> [RECORDS SHOWN]

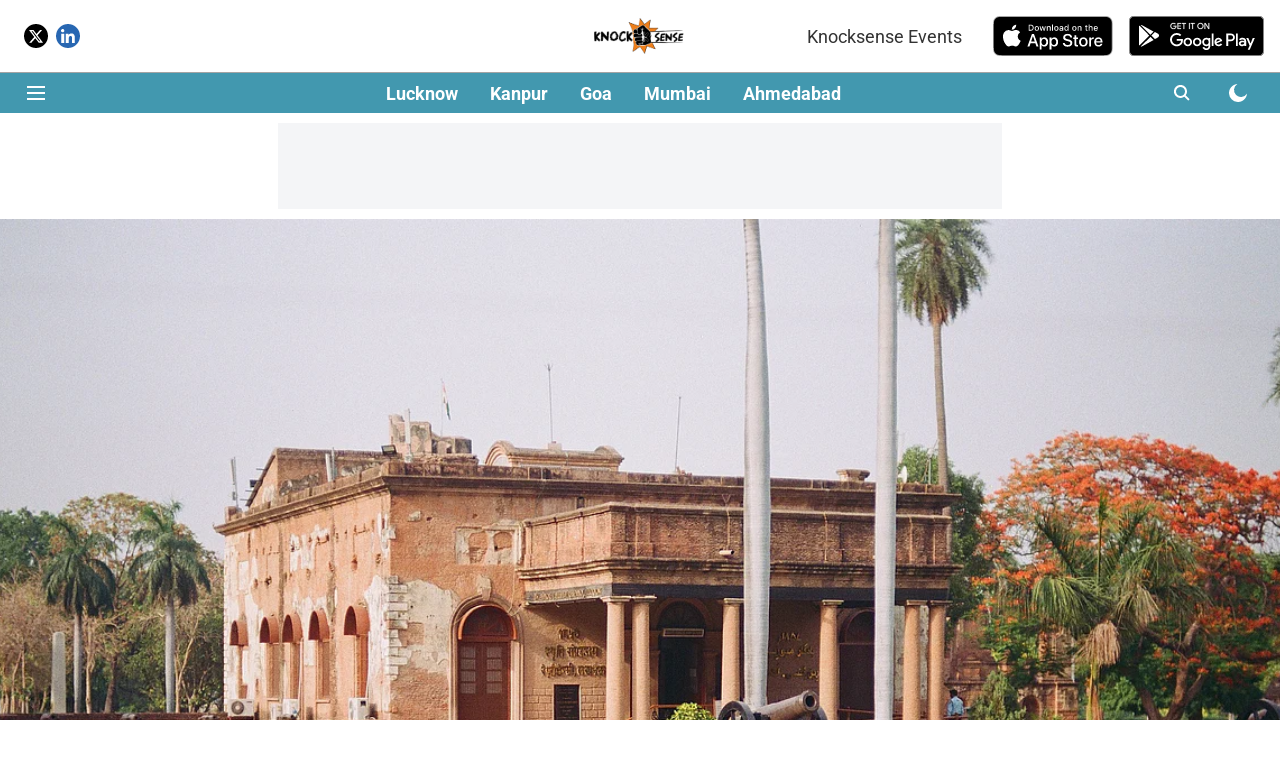

--- FILE ---
content_type: text/html; charset=utf-8
request_url: https://www.google.com/recaptcha/api2/aframe
body_size: 267
content:
<!DOCTYPE HTML><html><head><meta http-equiv="content-type" content="text/html; charset=UTF-8"></head><body><script nonce="l6lRSebR6JUCpxgigoj2Bg">/** Anti-fraud and anti-abuse applications only. See google.com/recaptcha */ try{var clients={'sodar':'https://pagead2.googlesyndication.com/pagead/sodar?'};window.addEventListener("message",function(a){try{if(a.source===window.parent){var b=JSON.parse(a.data);var c=clients[b['id']];if(c){var d=document.createElement('img');d.src=c+b['params']+'&rc='+(localStorage.getItem("rc::a")?sessionStorage.getItem("rc::b"):"");window.document.body.appendChild(d);sessionStorage.setItem("rc::e",parseInt(sessionStorage.getItem("rc::e")||0)+1);localStorage.setItem("rc::h",'1769697396114');}}}catch(b){}});window.parent.postMessage("_grecaptcha_ready", "*");}catch(b){}</script></body></html>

> [YOUR INSTRUCTIONS]
Starting with the line that contains "request_url: https://www.google.com/recaptcha/api2/aframe", return each line through the last one of the data above, exactly as written and nothing more.

> [SOLUTION]
request_url: https://www.google.com/recaptcha/api2/aframe
body_size: 267
content:
<!DOCTYPE HTML><html><head><meta http-equiv="content-type" content="text/html; charset=UTF-8"></head><body><script nonce="l6lRSebR6JUCpxgigoj2Bg">/** Anti-fraud and anti-abuse applications only. See google.com/recaptcha */ try{var clients={'sodar':'https://pagead2.googlesyndication.com/pagead/sodar?'};window.addEventListener("message",function(a){try{if(a.source===window.parent){var b=JSON.parse(a.data);var c=clients[b['id']];if(c){var d=document.createElement('img');d.src=c+b['params']+'&rc='+(localStorage.getItem("rc::a")?sessionStorage.getItem("rc::b"):"");window.document.body.appendChild(d);sessionStorage.setItem("rc::e",parseInt(sessionStorage.getItem("rc::e")||0)+1);localStorage.setItem("rc::h",'1769697396114');}}}catch(b){}});window.parent.postMessage("_grecaptcha_ready", "*");}catch(b){}</script></body></html>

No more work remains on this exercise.